Der mit einer Frankreichfahne bedeckte Sarg wurde schließlich im Ehrenhof des Invalidendoms aufgebahrt, wo ihm Macron die letzte Ehre erwies. Der Präsident legte während der Zeremonie auch den Orden der französischen Ehrenlegion, mit dem Beltrame geehrt wurde, auf den Sarg. Der Gendarm soll am Donnerstag im südfranzösischen Ferrals beigesetzt werden, wo er zuletzt gelebt hatte.

Beltrame hatte sich am vergangenen Freitag bei einer islamistischen Geiselnahme in einem Supermarkt der südwestfranzösischen Stadt Trèbes gegen eine weibliche Geisel eintauschen lassen. Er wurde dann von dem Angreifer, einem 25-jährigen Anhänger der Dschihadistenmiliz Islamischer Staat (IS), niedergeschossen und erlag später seinen Verletzungen.

Insgesamt tötete der polizeibekannte Islamist bei mehreren Angriffen in den Städten Carcassonne und Trèbes vier Menschen, bevor er von der Polizei erschossen wurde. Die Angriffsserie schockierte Frankreich und weckte düstere Erinnerungen an die anderen islamistischen Attacken in dem Land, bei denen seit Anfang 2015 mehr als 240 Menschen getötet wurden.

Bei der Trauerfeier kam Macron auch auf die mutmaßlich antisemitisch motivierte Ermordung einer 85-jährigen Jüdin in Paris zu sprechen. Mireille Knoll sei ermordet worden, "weil sie Jüdin war", sagte der Präsident. Sie sei Opfer desselben "barbarischen Obskurantismus" geworden wie der Polizist Beltrame.
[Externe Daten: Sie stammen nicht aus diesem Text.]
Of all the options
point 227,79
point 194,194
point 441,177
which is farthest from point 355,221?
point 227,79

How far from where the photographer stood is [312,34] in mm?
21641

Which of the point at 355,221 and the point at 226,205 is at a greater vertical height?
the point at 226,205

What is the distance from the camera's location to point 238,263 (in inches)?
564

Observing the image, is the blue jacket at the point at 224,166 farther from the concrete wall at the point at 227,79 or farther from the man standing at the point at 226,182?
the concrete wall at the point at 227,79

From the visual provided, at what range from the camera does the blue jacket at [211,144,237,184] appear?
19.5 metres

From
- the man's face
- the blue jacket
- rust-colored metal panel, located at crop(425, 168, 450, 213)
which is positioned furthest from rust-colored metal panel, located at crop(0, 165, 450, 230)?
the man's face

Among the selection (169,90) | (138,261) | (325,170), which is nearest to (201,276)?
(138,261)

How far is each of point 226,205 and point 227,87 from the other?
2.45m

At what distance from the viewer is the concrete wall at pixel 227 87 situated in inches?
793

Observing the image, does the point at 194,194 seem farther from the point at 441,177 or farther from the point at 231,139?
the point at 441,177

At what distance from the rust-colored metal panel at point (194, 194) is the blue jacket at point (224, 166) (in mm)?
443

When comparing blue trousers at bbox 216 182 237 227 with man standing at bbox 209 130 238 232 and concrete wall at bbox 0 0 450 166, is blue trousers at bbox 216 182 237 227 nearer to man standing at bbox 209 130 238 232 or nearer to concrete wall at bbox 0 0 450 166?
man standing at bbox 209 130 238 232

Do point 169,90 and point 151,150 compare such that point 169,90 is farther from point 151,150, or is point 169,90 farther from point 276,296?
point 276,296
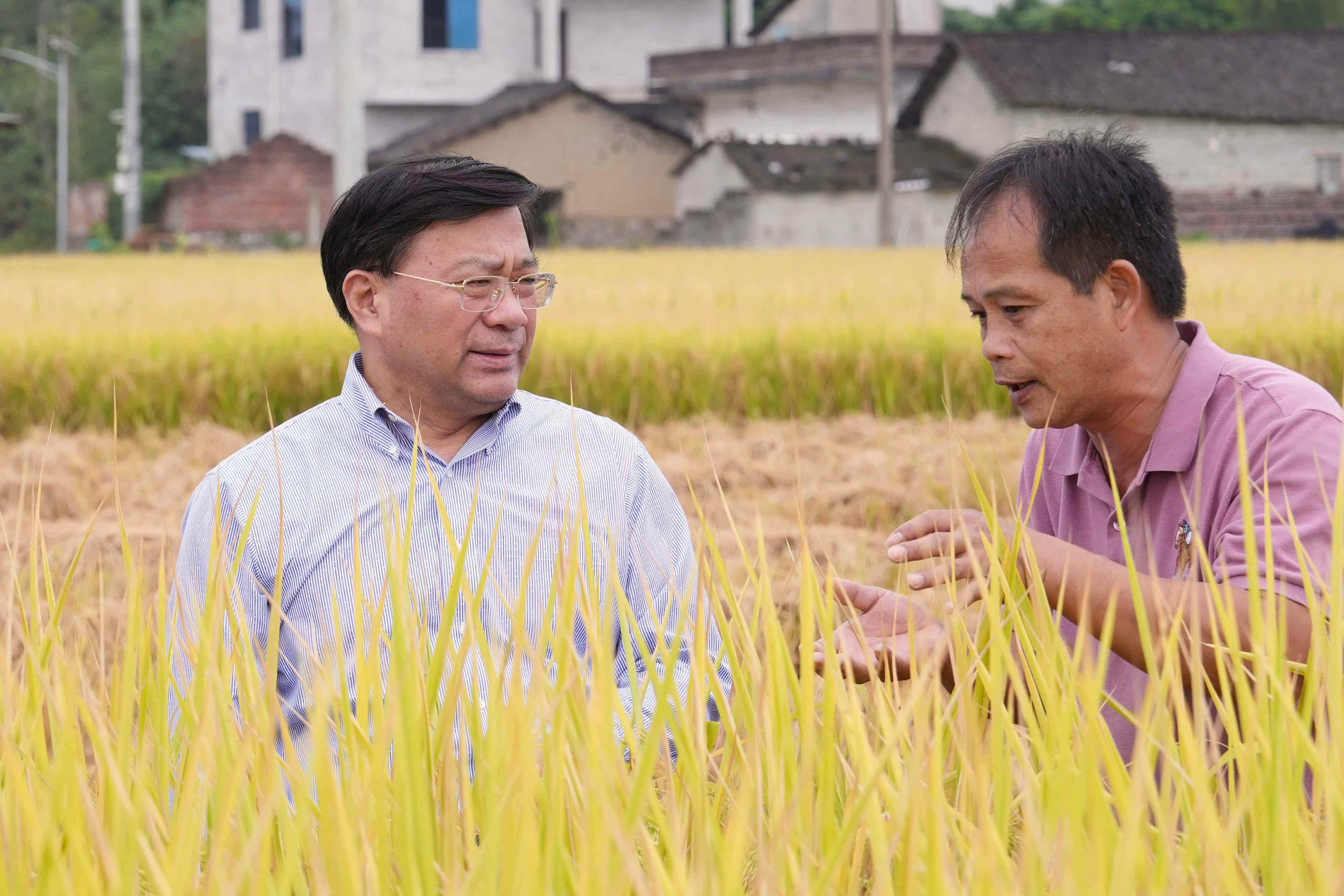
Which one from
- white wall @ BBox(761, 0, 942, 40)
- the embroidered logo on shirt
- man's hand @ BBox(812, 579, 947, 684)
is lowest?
man's hand @ BBox(812, 579, 947, 684)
Die 85-Jährige war am Freitag ermordet in ihrer Pariser Sozialwohnung gefunden worden. Zwei Verdächtige wurden festgenommen und sitzen in Untersuchungshaft. Der Fall hat in Frankreich für Entsetzen und Empörung gesorgt.

Am Mittwochabend soll mit einem Gedenkmarsch in Paris an die Ermordete erinnert werden, die 1942 wegen der Judenverfolgung aus Frankreich geflohen und später in ihre Heimatstadt zurückgekehrt war. Auch in anderen französischen Städten waren Kundgebungen geplant. In Frankreich werden Juden immer wieder Ziel antisemitischer Angriffe.